**Set task**
Reproduce each of the following items word for word, keeping every line as it is.

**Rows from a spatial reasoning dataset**
━━━━━━━━━━━━━━━━
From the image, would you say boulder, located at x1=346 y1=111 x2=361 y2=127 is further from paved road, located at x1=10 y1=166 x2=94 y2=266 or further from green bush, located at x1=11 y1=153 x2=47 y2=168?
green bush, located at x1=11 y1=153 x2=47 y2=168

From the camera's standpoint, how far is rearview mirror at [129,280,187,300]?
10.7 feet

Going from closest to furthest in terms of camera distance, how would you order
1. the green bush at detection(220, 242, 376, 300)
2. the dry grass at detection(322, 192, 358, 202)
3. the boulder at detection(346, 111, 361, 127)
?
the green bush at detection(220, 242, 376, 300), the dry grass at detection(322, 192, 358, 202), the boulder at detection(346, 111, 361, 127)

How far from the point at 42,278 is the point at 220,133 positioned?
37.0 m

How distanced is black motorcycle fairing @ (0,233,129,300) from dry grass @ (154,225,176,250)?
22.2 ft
━━━━━━━━━━━━━━━━
**Expected output**
From the image, would you say boulder, located at x1=346 y1=111 x2=361 y2=127 is further from paved road, located at x1=10 y1=166 x2=94 y2=266 or further from green bush, located at x1=11 y1=153 x2=47 y2=168?
green bush, located at x1=11 y1=153 x2=47 y2=168

From the camera's standpoint, how far is rearview mirror at [129,280,187,300]?
10.7 feet

Going from closest to furthest in terms of camera distance, how would you order
1. the green bush at detection(220, 242, 376, 300)
2. the dry grass at detection(322, 192, 358, 202)
3. the boulder at detection(346, 111, 361, 127)
?
the green bush at detection(220, 242, 376, 300), the dry grass at detection(322, 192, 358, 202), the boulder at detection(346, 111, 361, 127)

How far from the point at 42,278 is the point at 220,133 positioned?
37.0 m

How distanced is black motorcycle fairing @ (0,233,129,300) from dry grass @ (154,225,176,250)?
22.2 ft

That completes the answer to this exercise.